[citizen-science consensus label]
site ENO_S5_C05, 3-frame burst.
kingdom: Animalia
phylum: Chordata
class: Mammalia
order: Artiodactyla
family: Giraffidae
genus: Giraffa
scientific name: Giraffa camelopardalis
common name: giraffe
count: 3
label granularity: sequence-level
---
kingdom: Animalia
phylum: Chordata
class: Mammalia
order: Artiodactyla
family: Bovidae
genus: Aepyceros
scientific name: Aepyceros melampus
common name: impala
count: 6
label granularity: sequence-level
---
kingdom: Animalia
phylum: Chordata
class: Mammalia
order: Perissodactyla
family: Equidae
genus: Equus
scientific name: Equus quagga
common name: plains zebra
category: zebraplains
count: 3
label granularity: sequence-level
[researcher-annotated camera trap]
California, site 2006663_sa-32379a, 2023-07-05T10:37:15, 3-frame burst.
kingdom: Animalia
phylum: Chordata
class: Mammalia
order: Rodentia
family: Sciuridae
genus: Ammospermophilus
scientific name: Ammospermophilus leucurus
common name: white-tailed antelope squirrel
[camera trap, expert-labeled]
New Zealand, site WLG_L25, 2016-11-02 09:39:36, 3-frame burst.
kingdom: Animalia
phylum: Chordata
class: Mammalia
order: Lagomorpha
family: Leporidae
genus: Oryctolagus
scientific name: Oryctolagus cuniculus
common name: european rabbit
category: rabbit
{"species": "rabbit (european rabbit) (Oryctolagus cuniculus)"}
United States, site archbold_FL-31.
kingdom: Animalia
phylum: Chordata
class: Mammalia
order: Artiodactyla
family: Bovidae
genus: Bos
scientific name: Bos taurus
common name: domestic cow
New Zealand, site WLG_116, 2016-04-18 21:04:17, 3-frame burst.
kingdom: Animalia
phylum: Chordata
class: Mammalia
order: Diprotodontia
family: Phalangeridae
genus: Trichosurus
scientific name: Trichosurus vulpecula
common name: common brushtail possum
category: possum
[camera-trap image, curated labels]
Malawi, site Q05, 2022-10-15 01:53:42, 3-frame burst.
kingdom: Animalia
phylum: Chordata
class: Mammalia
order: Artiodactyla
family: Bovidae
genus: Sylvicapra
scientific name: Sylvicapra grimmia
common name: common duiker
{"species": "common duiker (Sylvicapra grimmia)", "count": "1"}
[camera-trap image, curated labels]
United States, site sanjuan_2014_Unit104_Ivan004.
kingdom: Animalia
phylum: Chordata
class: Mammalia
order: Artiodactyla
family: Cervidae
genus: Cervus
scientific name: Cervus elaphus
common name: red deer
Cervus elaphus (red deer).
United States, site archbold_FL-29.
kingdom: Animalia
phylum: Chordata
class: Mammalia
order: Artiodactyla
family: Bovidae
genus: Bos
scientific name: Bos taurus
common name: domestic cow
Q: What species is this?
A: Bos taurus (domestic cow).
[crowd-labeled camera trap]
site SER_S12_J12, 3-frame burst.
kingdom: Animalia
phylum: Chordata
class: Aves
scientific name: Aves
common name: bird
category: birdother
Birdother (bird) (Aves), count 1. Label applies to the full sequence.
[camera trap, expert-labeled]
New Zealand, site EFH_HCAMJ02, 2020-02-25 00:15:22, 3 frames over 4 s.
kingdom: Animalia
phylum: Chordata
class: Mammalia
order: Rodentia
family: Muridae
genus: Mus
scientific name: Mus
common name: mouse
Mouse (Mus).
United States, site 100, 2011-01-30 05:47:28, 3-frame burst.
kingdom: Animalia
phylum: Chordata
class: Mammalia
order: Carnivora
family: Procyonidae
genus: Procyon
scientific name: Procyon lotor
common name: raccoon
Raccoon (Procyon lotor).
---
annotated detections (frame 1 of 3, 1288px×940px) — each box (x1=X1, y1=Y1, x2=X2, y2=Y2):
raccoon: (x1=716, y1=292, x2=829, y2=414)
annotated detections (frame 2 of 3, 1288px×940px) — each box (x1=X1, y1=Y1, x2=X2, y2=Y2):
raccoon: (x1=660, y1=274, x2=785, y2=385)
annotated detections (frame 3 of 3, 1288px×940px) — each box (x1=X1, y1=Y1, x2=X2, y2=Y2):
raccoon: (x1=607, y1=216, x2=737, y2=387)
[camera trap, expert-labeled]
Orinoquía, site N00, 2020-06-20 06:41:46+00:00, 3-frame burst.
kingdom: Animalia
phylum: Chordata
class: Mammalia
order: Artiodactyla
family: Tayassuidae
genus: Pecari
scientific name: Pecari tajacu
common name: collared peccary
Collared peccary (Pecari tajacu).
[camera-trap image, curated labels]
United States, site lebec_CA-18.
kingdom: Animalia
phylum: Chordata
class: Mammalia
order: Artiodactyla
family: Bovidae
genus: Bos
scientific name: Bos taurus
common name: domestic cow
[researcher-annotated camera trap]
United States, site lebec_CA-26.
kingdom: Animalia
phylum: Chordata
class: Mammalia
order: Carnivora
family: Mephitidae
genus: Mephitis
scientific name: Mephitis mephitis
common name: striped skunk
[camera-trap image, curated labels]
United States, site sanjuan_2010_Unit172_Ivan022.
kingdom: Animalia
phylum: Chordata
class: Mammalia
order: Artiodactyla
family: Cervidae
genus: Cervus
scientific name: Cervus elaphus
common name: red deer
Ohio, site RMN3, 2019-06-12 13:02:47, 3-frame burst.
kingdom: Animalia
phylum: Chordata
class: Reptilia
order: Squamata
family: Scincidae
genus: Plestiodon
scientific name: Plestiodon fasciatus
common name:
::::
→ WHAT YOU ARE ASKED TO DO:
Transcribe all of the material exactly as it was written.

→ TASK ANSWER:
[citizen-science consensus label]
site ENO_S5_C05, 3-frame burst.
kingdom: Animalia
phylum: Chordata
class: Mammalia
order: Artiodactyla
family: Giraffidae
genus: Giraffa
scientific name: Giraffa camelopardalis
common name: giraffe
count: 3
label granularity: sequence-level
---
kingdom: Animalia
phylum: Chordata
class: Mammalia
order: Artiodactyla
family: Bovidae
genus: Aepyceros
scientific name: Aepyceros melampus
common name: impala
count: 6
label granularity: sequence-level
---
kingdom: Animalia
phylum: Chordata
class: Mammalia
order: Perissodactyla
family: Equidae
genus: Equus
scientific name: Equus quagga
common name: plains zebra
category: zebraplains
count: 3
label granularity: sequence-level
[researcher-annotated camera trap]
California, site 2006663_sa-32379a, 2023-07-05T10:37:15, 3-frame burst.
kingdom: Animalia
phylum: Chordata
class: Mammalia
order: Rodentia
family: Sciuridae
genus: Ammospermophilus
scientific name: Ammospermophilus leucurus
common name: white-tailed antelope squirrel
[camera trap, expert-labeled]
New Zealand, site WLG_L25, 2016-11-02 09:39:36, 3-frame burst.
kingdom: Animalia
phylum: Chordata
class: Mammalia
order: Lagomorpha
family: Leporidae
genus: Oryctolagus
scientific name: Oryctolagus cuniculus
common name: european rabbit
category: rabbit
{"species": "rabbit (european rabbit) (Oryctolagus cuniculus)"}
United States, site archbold_FL-31.
kingdom: Animalia
phylum: Chordata
class: Mammalia
order: Artiodactyla
family: Bovidae
genus: Bos
scientific name: Bos taurus
common name: domestic cow
New Zealand, site WLG_116, 2016-04-18 21:04:17, 3-frame burst.
kingdom: Animalia
phylum: Chordata
class: Mammalia
order: Diprotodontia
family: Phalangeridae
genus: Trichosurus
scientific name: Trichosurus vulpecula
common name: common brushtail possum
category: possum
[camera-trap image, curated labels]
Malawi, site Q05, 2022-10-15 01:53:42, 3-frame burst.
kingdom: Animalia
phylum: Chordata
class: Mammalia
order: Artiodactyla
family: Bovidae
genus: Sylvicapra
scientific name: Sylvicapra grimmia
common name: common duiker
{"species": "common duiker (Sylvicapra grimmia)", "count": "1"}
[camera-trap image, curated labels]
United States, site sanjuan_2014_Unit104_Ivan004.
kingdom: Animalia
phylum: Chordata
class: Mammalia
order: Artiodactyla
family: Cervidae
genus: Cervus
scientific name: Cervus elaphus
common name: red deer
Cervus elaphus (red deer).
United States, site archbold_FL-29.
kingdom: Animalia
phylum: Chordata
class: Mammalia
order: Artiodactyla
family: Bovidae
genus: Bos
scientific name: Bos taurus
common name: domestic cow
Q: What species is this?
A: Bos taurus (domestic cow).
[crowd-labeled camera trap]
site SER_S12_J12, 3-frame burst.
kingdom: Animalia
phylum: Chordata
class: Aves
scientific name: Aves
common name: bird
category: birdother
Birdother (bird) (Aves), count 1. Label applies to the full sequence.
[camera trap, expert-labeled]
New Zealand, site EFH_HCAMJ02, 2020-02-25 00:15:22, 3 frames over 4 s.
kingdom: Animalia
phylum: Chordata
class: Mammalia
order: Rodentia
family: Muridae
genus: Mus
scientific name: Mus
common name: mouse
Mouse (Mus).
United States, site 100, 2011-01-30 05:47:28, 3-frame burst.
kingdom: Animalia
phylum: Chordata
class: Mammalia
order: Carnivora
family: Procyonidae
genus: Procyon
scientific name: Procyon lotor
common name: raccoon
Raccoon (Procyon lotor).
---
annotated detections (frame 1 of 3, 1288px×940px) — each box (x1=X1, y1=Y1, x2=X2, y2=Y2):
raccoon: (x1=716, y1=292, x2=829, y2=414)
annotated detections (frame 2 of 3, 1288px×940px) — each box (x1=X1, y1=Y1, x2=X2, y2=Y2):
raccoon: (x1=660, y1=274, x2=785, y2=385)
annotated detections (frame 3 of 3, 1288px×940px) — each box (x1=X1, y1=Y1, x2=X2, y2=Y2):
raccoon: (x1=607, y1=216, x2=737, y2=387)
[camera trap, expert-labeled]
Orinoquía, site N00, 2020-06-20 06:41:46+00:00, 3-frame burst.
kingdom: Animalia
phylum: Chordata
class: Mammalia
order: Artiodactyla
family: Tayassuidae
genus: Pecari
scientific name: Pecari tajacu
common name: collared peccary
Collared peccary (Pecari tajacu).
[camera-trap image, curated labels]
United States, site lebec_CA-18.
kingdom: Animalia
phylum: Chordata
class: Mammalia
order: Artiodactyla
family: Bovidae
genus: Bos
scientific name: Bos taurus
common name: domestic cow
[researcher-annotated camera trap]
United States, site lebec_CA-26.
kingdom: Animalia
phylum: Chordata
class: Mammalia
order: Carnivora
family: Mephitidae
genus: Mephitis
scientific name: Mephitis mephitis
common name: striped skunk
[camera-trap image, curated labels]
United States, site sanjuan_2010_Unit172_Ivan022.
kingdom: Animalia
phylum: Chordata
class: Mammalia
order: Artiodactyla
family: Cervidae
genus: Cervus
scientific name: Cervus elaphus
common name: red deer
Ohio, site RMN3, 2019-06-12 13:02:47, 3-frame burst.
kingdom: Animalia
phylum: Chordata
class: Reptilia
order: Squamata
family: Scincidae
genus: Plestiodon
scientific name: Plestiodon fasciatus
common name:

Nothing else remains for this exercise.